# PROMPT
Return the lines of the material from the line containing "How far from the camera position" through the end of the material, reproducing them unchanged.

# Data entries
_ _ _ _
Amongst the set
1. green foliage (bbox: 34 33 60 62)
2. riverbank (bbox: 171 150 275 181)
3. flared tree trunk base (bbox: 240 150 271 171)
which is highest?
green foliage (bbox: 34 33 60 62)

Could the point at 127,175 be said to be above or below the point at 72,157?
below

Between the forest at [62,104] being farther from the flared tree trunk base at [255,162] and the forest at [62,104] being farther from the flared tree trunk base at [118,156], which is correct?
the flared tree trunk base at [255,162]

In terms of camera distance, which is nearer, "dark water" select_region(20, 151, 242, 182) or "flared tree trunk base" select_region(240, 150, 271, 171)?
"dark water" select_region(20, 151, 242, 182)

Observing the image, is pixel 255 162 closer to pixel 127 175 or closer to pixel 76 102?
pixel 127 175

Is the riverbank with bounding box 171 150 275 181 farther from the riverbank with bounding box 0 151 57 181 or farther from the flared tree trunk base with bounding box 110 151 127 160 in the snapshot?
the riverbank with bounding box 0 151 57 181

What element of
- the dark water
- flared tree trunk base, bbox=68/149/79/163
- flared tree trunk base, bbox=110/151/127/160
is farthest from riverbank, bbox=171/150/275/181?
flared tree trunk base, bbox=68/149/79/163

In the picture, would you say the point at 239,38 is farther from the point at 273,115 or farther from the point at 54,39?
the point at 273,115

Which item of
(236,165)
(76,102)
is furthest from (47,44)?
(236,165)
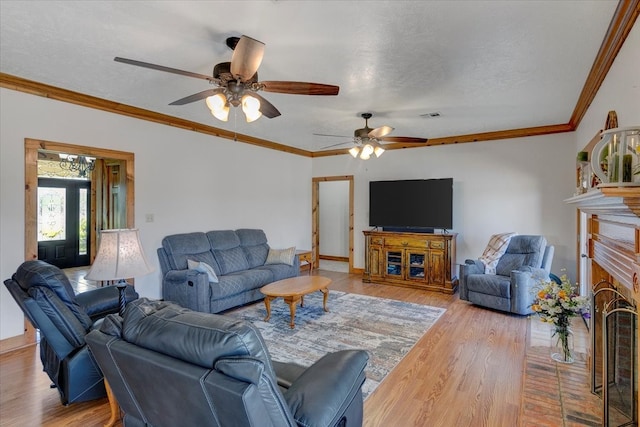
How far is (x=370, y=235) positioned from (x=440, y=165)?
1841mm

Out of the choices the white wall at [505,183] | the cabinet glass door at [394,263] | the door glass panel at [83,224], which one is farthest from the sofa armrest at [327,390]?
the door glass panel at [83,224]

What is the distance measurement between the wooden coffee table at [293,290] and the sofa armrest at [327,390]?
216 cm

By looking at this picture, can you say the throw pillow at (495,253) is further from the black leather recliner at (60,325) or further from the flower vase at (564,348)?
the black leather recliner at (60,325)

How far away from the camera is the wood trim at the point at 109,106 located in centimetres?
333

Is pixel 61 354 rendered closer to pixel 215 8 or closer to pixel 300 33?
pixel 215 8

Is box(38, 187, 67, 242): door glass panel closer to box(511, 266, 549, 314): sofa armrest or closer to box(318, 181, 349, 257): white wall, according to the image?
box(318, 181, 349, 257): white wall

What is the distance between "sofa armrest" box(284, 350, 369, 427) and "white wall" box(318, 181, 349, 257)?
283 inches

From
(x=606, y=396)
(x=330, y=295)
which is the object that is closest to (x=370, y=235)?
(x=330, y=295)

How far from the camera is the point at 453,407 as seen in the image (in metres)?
2.34

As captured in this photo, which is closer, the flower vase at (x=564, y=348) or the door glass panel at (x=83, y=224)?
the flower vase at (x=564, y=348)

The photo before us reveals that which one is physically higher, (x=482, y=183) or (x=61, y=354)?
(x=482, y=183)

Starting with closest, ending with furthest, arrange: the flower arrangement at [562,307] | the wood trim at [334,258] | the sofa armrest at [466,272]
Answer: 1. the flower arrangement at [562,307]
2. the sofa armrest at [466,272]
3. the wood trim at [334,258]

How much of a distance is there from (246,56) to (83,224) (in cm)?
793

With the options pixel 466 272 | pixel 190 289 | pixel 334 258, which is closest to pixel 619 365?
pixel 466 272
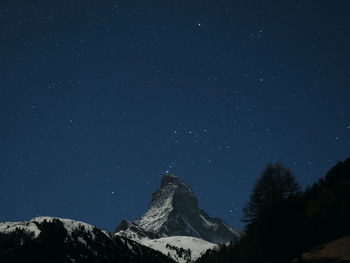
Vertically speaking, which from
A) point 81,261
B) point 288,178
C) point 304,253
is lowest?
point 304,253

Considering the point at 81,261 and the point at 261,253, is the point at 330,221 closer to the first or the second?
the point at 261,253

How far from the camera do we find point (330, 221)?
1555 inches

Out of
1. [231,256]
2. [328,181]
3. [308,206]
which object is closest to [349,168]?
[328,181]

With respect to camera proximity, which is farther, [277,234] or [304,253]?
[304,253]

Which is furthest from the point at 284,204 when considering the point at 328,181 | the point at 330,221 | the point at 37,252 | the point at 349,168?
the point at 37,252

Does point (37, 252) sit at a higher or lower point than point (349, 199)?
higher

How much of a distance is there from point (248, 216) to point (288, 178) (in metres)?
6.55

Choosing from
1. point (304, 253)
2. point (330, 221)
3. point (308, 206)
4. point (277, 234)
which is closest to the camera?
point (277, 234)

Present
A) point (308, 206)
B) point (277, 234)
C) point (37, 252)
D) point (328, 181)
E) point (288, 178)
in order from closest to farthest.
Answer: point (277, 234) < point (288, 178) < point (308, 206) < point (328, 181) < point (37, 252)

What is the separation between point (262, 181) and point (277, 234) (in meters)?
10.5

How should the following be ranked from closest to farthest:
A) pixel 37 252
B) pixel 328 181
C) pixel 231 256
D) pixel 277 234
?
pixel 277 234 → pixel 328 181 → pixel 231 256 → pixel 37 252

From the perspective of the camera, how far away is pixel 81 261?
571 ft

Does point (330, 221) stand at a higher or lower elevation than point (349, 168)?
lower

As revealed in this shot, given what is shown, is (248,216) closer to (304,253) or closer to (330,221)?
(304,253)
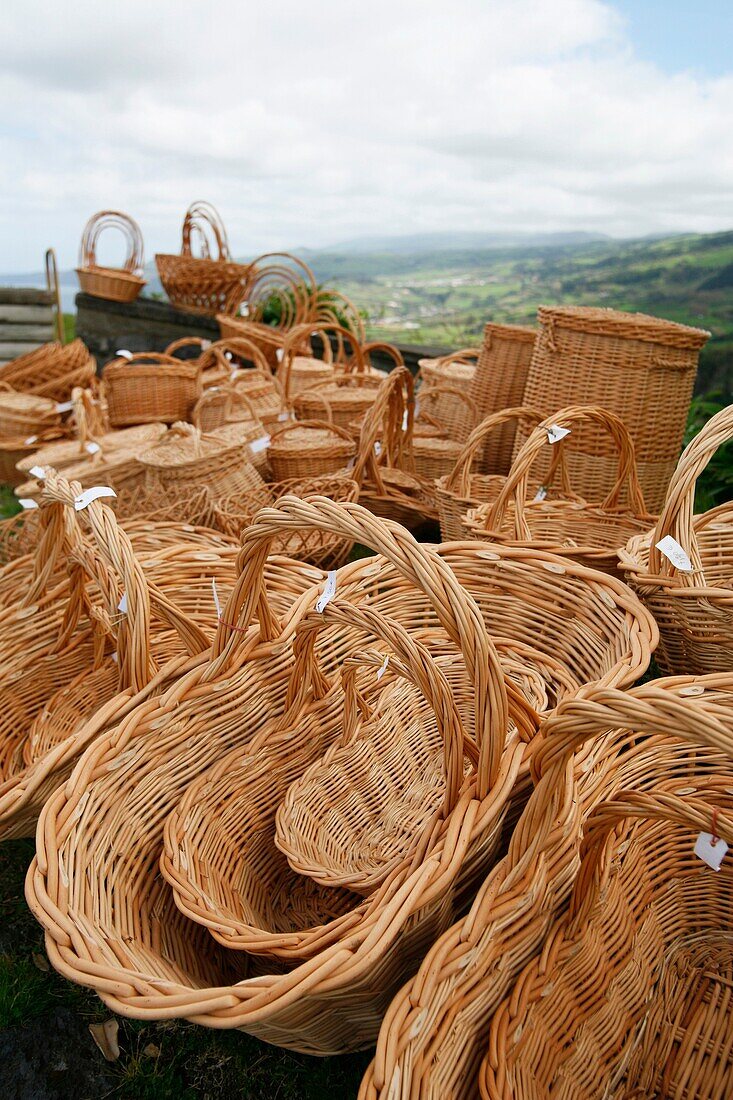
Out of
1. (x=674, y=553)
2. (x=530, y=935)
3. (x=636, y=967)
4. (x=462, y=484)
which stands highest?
(x=674, y=553)

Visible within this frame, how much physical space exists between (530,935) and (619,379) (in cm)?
190

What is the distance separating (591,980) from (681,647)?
636 mm

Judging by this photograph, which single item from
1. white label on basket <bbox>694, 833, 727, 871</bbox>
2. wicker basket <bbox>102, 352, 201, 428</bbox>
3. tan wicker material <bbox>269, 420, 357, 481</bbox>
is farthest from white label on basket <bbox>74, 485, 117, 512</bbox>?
wicker basket <bbox>102, 352, 201, 428</bbox>

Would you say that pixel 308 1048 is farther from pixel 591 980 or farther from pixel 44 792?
pixel 44 792

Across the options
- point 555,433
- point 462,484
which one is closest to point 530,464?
point 555,433

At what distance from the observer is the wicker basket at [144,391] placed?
4.30 meters

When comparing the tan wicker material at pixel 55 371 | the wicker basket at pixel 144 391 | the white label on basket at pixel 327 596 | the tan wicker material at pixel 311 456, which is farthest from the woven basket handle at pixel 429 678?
the tan wicker material at pixel 55 371

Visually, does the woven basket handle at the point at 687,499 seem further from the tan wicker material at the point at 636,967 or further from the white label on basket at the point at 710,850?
the white label on basket at the point at 710,850

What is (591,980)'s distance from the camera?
126 centimetres

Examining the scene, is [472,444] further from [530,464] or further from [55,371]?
[55,371]

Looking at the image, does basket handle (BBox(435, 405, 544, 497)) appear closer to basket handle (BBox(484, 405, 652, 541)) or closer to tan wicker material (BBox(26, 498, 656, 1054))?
basket handle (BBox(484, 405, 652, 541))

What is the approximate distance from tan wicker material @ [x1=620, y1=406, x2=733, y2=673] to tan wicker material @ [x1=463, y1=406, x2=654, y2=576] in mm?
345

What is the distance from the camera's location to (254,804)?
1.57 m

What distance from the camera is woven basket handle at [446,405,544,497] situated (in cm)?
226
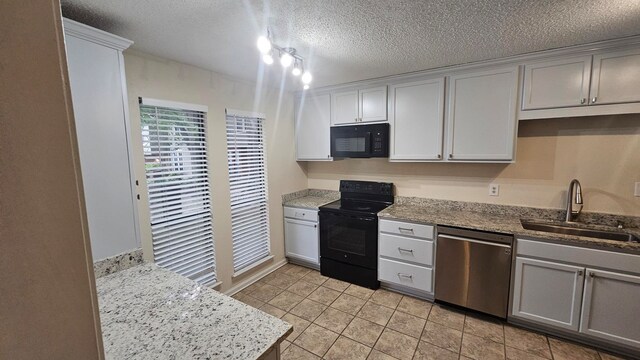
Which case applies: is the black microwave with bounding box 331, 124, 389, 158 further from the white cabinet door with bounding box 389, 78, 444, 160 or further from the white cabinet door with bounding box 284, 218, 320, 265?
the white cabinet door with bounding box 284, 218, 320, 265

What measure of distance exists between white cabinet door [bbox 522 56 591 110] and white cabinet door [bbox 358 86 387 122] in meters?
1.25

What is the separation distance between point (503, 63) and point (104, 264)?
3.33 m

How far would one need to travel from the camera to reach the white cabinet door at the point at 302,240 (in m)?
3.35

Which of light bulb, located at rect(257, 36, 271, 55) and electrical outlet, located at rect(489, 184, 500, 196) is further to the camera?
electrical outlet, located at rect(489, 184, 500, 196)

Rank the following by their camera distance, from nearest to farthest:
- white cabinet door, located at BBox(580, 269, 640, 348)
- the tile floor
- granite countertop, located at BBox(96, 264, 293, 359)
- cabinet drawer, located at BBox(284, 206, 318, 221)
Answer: granite countertop, located at BBox(96, 264, 293, 359) → white cabinet door, located at BBox(580, 269, 640, 348) → the tile floor → cabinet drawer, located at BBox(284, 206, 318, 221)

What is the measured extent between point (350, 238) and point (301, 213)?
28.7 inches

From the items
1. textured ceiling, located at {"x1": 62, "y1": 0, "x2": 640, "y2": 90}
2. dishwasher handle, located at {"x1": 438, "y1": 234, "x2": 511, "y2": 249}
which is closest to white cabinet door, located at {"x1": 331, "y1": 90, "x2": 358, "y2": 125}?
textured ceiling, located at {"x1": 62, "y1": 0, "x2": 640, "y2": 90}

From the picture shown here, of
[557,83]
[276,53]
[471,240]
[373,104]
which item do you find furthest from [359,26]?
[471,240]

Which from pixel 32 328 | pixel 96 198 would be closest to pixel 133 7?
pixel 96 198

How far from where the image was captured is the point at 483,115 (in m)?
2.46

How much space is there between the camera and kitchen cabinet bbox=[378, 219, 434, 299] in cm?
263

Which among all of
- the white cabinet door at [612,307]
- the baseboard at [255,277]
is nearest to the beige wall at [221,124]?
the baseboard at [255,277]

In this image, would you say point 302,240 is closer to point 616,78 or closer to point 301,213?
point 301,213

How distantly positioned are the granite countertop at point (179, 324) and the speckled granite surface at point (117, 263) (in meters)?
0.09
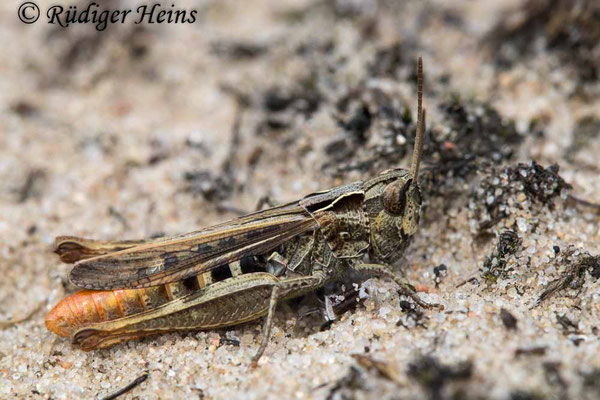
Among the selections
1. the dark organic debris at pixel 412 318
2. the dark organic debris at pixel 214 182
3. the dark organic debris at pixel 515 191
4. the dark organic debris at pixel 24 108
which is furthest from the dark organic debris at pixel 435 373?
the dark organic debris at pixel 24 108

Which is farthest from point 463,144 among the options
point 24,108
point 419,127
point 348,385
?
point 24,108

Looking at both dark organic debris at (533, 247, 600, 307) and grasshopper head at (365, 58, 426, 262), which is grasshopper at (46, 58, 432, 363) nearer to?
grasshopper head at (365, 58, 426, 262)

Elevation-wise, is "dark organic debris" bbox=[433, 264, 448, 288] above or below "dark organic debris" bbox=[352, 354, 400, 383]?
above

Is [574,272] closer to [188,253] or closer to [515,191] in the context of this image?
[515,191]

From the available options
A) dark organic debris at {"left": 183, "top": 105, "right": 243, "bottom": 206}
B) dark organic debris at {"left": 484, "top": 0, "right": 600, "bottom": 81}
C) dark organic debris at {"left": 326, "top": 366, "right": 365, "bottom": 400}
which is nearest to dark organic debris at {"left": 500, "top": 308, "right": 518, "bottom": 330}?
dark organic debris at {"left": 326, "top": 366, "right": 365, "bottom": 400}

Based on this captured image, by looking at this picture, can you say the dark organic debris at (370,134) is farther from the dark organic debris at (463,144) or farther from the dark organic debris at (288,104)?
the dark organic debris at (288,104)

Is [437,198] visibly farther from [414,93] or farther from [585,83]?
[585,83]
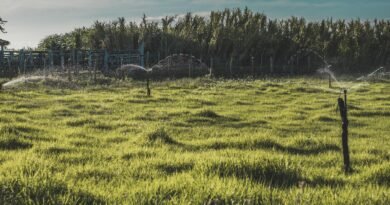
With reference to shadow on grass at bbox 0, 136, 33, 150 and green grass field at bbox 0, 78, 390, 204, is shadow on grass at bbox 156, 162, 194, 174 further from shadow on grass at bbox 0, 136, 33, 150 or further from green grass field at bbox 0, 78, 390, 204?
shadow on grass at bbox 0, 136, 33, 150

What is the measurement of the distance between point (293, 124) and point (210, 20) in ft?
158

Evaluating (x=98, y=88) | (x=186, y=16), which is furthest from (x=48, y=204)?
(x=186, y=16)

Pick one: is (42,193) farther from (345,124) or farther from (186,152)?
(186,152)

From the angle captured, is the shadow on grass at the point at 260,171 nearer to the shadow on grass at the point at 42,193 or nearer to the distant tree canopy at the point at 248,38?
the shadow on grass at the point at 42,193

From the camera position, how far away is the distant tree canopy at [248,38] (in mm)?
59656

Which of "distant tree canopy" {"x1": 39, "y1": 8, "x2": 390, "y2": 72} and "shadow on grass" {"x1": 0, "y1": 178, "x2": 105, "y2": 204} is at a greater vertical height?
"distant tree canopy" {"x1": 39, "y1": 8, "x2": 390, "y2": 72}

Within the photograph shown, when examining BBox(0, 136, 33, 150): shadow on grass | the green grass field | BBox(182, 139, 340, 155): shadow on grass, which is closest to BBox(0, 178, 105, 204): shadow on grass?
the green grass field

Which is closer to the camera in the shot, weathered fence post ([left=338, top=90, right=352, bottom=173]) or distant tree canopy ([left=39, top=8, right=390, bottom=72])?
weathered fence post ([left=338, top=90, right=352, bottom=173])

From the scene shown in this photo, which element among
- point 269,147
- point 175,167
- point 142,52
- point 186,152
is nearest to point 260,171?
point 175,167

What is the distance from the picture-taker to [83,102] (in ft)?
79.9

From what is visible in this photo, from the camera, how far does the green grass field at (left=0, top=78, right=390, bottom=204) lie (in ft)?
22.5

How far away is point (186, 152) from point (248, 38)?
5179 cm

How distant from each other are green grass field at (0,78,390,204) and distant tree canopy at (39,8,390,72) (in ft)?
106

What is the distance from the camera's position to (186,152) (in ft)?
38.6
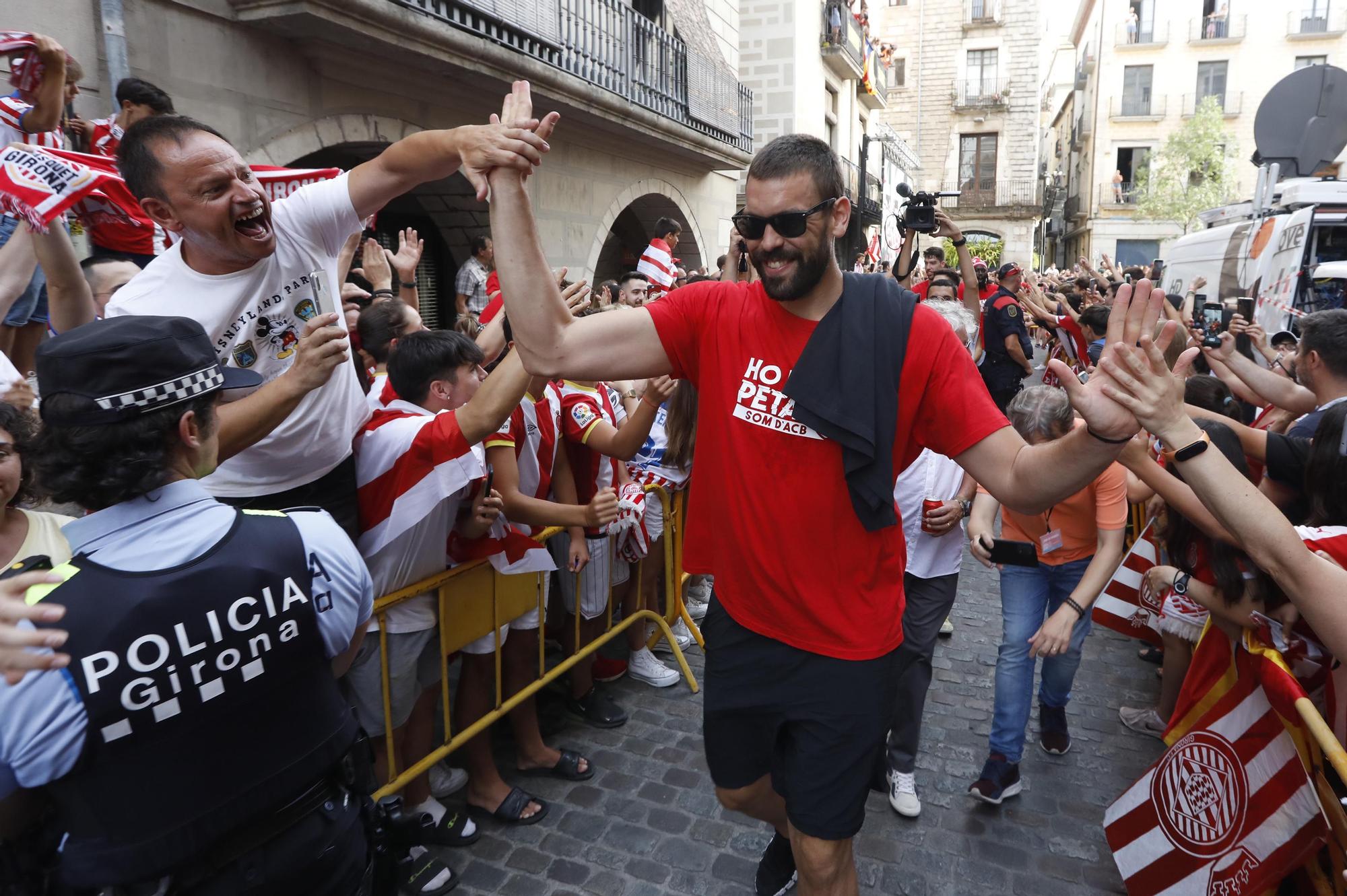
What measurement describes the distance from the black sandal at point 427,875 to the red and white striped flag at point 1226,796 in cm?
247

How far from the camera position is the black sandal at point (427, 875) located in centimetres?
309

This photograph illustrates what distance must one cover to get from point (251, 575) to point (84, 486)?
1.16 feet

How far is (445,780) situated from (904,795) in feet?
_ _ _ _
# TASK RESPONSE
How far from the camera position is the black sandal at point (427, 875) located in centimetres?
309

This photograph illustrates what distance must one cover to get from point (251, 575) to point (84, 486)?
1.16 feet

How far is (445,780) situated from (904,795) in feet?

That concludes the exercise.